> _TEXT_
********

POLIN Meeting Point Summer Education School 2017 - the summary
On 14-27 August 2017 the third edition of the POLIN Meeting Point Summer Education School took place, organized by POLIN Museum of the History of Polish Jews. This year, the international group of students from Poland, Israel, Germany and Ukraine focused on the subject of Local Multiculturalism.
The notion of multiculturalism is one of the most widely discussed contemporary ideas. It can be defined in many ways. Firstly, as a social reality, i.e. a definition of a society which comprises various ethnic cultures. Secondly, as a political strategy which aims at sustaining cultural diversity of an area or a state. Multiculturalism is also defined as an ideology which explains why it is imperative to retain cultural diversity. Debates over multiculturalism stress the fact that it is a new phenomenon referring to the postwar transformation within societies of Western Europe, Australia and Canada where the notion was coined in the 1960s.
Bearing in mind how vital these debates are in contemporary Europe, while preparing the third edition of the POLIN Meeting Point Summer School we decided to approach the subject from a historical perspective. Prewar Poland was indeed a multicultural state inhabited by Poles, Ukrainians, Germans, Belarussians, and many more ethnic and religious groups. Problems which are tackled today in Western-European discussions on the subject of multiculturalism were present in the realm of political discussions as well as actual actions taken up by the Polish state back then.

********

> _EXTRACTED MATERIAL_
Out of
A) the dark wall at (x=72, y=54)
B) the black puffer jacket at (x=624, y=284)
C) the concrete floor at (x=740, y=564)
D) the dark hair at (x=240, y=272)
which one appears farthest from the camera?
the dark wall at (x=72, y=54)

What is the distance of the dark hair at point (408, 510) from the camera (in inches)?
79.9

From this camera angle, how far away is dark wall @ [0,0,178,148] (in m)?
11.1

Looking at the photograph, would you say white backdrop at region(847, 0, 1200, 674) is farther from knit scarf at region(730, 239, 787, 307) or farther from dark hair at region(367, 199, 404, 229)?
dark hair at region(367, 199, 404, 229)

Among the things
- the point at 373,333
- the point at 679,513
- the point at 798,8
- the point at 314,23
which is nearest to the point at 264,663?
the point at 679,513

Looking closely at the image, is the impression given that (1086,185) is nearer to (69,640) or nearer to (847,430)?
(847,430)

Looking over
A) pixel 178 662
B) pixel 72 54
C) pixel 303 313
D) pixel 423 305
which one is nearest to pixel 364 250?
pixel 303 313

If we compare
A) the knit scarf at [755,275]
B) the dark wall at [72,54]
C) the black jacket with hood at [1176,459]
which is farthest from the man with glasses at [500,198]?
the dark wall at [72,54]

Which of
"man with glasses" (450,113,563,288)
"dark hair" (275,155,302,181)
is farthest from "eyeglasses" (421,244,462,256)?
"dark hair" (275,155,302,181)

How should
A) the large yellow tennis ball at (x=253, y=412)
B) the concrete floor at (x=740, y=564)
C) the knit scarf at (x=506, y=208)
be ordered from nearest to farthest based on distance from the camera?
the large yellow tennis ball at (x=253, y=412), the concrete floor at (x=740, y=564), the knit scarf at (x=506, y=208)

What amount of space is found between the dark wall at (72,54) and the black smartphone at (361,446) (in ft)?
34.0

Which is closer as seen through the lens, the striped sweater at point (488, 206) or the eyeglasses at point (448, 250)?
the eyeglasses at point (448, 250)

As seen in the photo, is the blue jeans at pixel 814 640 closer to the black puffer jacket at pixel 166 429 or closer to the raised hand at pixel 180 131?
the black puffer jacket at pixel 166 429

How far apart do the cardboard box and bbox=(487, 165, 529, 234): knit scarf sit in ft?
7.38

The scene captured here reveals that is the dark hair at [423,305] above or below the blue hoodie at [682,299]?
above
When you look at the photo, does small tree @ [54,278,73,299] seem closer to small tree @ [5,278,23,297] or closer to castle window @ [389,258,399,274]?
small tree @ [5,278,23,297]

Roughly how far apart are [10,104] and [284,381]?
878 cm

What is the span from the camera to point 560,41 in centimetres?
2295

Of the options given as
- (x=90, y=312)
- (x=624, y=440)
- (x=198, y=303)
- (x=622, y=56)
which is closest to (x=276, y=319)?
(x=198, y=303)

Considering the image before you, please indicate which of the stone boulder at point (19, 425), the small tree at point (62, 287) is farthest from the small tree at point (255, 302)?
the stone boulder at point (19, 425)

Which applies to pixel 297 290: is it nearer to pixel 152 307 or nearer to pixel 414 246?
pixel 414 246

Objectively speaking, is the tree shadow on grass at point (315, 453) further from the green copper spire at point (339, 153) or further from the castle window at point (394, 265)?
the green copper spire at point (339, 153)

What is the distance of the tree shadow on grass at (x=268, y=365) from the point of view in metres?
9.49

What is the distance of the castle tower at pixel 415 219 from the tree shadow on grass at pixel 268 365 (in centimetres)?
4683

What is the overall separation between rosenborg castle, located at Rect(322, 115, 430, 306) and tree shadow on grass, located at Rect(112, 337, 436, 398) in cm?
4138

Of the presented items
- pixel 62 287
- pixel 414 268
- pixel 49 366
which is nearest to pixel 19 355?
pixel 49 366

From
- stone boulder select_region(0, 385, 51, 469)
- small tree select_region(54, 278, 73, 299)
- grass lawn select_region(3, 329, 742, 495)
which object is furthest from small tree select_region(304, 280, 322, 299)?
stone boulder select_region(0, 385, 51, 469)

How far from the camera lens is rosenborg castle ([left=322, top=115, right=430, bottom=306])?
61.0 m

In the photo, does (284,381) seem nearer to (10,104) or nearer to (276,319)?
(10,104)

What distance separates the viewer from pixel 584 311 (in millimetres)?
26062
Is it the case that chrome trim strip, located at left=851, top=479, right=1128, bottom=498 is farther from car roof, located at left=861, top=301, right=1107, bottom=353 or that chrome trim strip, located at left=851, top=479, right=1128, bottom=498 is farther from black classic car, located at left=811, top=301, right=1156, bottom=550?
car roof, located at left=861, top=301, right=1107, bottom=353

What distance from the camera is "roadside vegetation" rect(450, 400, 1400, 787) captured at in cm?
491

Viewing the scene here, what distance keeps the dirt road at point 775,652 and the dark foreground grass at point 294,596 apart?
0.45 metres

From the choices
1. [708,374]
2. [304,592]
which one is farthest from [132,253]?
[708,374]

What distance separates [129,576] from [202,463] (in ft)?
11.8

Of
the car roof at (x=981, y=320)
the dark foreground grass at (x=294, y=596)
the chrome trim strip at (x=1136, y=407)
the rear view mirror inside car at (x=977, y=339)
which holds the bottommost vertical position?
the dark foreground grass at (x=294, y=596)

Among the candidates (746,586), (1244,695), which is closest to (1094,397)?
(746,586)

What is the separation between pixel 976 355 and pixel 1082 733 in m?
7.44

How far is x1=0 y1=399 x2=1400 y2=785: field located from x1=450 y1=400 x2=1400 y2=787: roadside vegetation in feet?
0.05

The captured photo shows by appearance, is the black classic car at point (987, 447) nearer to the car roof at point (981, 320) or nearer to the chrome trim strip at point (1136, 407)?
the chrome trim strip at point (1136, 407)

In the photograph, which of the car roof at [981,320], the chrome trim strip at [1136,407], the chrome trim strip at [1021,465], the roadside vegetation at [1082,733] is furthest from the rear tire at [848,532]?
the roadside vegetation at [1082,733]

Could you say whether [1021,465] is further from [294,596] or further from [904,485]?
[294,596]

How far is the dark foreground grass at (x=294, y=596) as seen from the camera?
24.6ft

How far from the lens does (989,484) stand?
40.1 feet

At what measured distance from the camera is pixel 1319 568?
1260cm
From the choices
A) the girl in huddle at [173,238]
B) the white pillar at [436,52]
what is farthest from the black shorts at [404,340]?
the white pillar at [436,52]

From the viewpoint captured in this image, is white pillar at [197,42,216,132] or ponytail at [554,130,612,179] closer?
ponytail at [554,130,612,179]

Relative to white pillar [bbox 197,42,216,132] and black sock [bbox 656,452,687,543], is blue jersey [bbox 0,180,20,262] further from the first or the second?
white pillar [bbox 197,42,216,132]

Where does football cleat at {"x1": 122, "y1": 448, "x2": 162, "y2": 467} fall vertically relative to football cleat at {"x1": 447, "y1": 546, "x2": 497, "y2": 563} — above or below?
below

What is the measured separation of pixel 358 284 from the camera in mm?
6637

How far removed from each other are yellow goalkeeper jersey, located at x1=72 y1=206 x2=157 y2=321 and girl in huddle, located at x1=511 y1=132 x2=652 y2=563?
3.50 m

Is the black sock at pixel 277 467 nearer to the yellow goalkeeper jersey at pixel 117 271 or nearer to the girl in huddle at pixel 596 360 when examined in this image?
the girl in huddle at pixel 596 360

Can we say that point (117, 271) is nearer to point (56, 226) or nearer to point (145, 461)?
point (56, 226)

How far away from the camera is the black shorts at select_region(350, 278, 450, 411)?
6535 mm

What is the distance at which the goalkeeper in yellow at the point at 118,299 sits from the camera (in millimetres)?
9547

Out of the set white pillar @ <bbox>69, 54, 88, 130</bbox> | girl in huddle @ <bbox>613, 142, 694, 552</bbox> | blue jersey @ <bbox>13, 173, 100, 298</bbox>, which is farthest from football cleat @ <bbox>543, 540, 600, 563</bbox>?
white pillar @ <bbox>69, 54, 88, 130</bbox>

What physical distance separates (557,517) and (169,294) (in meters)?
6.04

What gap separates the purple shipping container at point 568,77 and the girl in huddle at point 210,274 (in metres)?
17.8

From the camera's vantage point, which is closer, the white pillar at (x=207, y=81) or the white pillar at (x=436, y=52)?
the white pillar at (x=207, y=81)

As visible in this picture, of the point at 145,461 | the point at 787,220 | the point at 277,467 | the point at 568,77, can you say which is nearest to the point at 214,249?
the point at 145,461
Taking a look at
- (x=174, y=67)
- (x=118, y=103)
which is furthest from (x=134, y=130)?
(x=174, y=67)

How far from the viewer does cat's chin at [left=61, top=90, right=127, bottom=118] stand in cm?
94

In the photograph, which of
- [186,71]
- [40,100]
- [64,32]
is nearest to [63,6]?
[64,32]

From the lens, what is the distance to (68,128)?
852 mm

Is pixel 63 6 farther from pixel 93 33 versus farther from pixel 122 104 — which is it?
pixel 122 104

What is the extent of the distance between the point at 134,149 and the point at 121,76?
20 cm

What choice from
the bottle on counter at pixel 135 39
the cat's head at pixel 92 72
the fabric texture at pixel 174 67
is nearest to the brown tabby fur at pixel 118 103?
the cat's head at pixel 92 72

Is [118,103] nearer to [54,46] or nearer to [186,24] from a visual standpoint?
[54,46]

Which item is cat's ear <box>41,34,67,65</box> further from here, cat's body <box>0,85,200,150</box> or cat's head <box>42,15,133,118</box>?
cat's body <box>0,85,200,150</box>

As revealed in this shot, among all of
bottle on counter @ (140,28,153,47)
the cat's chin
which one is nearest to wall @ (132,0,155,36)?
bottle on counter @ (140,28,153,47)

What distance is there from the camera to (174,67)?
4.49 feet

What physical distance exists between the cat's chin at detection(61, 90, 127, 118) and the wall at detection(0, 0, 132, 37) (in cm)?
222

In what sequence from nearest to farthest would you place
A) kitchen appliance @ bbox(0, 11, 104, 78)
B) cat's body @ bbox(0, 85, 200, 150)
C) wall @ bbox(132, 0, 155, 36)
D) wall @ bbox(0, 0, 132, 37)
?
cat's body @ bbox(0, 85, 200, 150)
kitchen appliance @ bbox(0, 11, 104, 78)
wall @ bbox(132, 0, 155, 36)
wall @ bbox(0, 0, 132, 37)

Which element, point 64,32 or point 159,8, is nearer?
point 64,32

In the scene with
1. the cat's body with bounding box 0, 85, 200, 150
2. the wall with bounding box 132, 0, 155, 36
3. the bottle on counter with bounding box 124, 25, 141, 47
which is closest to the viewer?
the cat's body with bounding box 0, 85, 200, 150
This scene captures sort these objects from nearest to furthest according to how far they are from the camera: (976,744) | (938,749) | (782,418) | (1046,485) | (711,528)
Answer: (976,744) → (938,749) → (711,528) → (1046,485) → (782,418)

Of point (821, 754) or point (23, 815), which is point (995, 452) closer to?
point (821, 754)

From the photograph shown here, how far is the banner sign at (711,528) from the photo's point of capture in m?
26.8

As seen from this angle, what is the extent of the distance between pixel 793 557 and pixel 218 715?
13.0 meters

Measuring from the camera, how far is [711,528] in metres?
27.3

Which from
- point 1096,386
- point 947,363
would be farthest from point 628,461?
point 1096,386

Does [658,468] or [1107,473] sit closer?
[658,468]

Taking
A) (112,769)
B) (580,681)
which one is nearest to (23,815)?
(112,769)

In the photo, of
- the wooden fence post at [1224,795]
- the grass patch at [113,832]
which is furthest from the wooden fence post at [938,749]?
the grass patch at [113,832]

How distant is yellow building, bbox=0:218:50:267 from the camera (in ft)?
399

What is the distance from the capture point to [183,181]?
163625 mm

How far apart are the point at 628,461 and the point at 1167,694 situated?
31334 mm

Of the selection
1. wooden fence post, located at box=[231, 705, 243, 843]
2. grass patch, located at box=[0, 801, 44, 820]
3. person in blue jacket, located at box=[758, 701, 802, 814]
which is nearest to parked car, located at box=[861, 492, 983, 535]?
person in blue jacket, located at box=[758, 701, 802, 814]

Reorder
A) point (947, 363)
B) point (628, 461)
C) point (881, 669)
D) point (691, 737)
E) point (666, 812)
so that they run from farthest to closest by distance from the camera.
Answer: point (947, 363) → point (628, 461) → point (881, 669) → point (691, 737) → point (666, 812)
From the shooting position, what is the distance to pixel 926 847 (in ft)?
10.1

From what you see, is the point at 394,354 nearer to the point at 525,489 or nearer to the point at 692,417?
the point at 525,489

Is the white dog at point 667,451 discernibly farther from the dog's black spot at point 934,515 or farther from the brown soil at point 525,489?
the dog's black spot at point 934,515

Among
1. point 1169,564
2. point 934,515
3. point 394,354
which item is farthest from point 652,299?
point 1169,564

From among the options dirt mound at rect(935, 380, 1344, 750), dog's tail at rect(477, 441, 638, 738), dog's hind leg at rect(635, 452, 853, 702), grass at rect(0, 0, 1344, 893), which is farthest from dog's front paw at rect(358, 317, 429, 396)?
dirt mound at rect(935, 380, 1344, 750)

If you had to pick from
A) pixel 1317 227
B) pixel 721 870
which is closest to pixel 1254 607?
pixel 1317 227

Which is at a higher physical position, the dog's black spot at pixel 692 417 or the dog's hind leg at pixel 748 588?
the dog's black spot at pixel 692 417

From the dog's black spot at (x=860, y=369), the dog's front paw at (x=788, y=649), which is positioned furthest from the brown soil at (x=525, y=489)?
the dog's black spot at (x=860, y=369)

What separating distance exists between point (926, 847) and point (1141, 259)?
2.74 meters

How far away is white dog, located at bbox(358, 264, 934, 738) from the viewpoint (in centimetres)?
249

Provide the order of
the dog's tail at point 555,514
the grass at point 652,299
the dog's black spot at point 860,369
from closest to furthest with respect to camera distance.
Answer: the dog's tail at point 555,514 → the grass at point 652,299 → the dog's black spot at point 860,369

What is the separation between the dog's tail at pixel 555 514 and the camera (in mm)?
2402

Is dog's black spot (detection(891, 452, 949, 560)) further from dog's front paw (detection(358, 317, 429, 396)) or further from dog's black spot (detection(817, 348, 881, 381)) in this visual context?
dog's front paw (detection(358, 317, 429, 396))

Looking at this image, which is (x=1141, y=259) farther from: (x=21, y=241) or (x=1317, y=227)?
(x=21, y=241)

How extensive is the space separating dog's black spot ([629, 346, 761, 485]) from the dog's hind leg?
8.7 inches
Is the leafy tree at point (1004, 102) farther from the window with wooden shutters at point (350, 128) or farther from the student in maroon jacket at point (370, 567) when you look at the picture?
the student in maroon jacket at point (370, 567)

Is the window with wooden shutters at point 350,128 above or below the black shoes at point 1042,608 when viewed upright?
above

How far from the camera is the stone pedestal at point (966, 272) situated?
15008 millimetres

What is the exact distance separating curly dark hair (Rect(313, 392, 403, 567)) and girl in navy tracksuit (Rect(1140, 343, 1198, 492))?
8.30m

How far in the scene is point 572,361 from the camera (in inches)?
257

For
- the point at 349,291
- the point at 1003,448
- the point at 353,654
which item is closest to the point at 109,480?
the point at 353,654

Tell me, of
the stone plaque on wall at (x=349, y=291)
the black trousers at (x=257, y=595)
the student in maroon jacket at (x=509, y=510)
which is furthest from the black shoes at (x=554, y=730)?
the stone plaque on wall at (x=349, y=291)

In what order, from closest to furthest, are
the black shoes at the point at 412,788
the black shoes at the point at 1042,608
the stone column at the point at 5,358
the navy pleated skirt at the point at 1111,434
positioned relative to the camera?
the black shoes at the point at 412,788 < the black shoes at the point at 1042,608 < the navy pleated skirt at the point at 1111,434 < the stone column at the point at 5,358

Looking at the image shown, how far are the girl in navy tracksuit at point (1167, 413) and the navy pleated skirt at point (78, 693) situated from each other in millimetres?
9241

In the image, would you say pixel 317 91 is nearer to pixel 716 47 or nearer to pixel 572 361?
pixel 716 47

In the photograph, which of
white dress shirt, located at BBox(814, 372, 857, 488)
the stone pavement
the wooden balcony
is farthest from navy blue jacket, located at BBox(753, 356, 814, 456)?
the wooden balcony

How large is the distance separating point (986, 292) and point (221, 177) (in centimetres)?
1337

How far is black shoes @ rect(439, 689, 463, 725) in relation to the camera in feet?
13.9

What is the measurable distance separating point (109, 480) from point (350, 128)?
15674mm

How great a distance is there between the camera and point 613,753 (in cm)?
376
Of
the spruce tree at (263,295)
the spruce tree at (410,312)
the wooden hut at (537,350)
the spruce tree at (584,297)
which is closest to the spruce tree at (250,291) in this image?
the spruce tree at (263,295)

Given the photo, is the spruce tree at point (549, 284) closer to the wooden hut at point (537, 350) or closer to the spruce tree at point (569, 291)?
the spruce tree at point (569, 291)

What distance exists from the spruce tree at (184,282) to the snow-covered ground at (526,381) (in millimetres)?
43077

********

> _PROBLEM DETAILS_
Please say whether each statement agrees with the summer school summary, answering yes or no and quoting the deciding words: (a) This was the third edition of the summer school. (b) The notion of multiculturalism was coined in the 1990s. (c) The organizers chose to approach the subject from a contemporary perspective. The rows play no part in what is asked here.

> _WORKED SOLUTION_
(a) Yes: "the third edition of the POLIN Meeting Point Summer Education School took place"
(b) No: "where the notion was coined in the 1960s"
(c) No: "we decided to approach the subject from a historical perspective"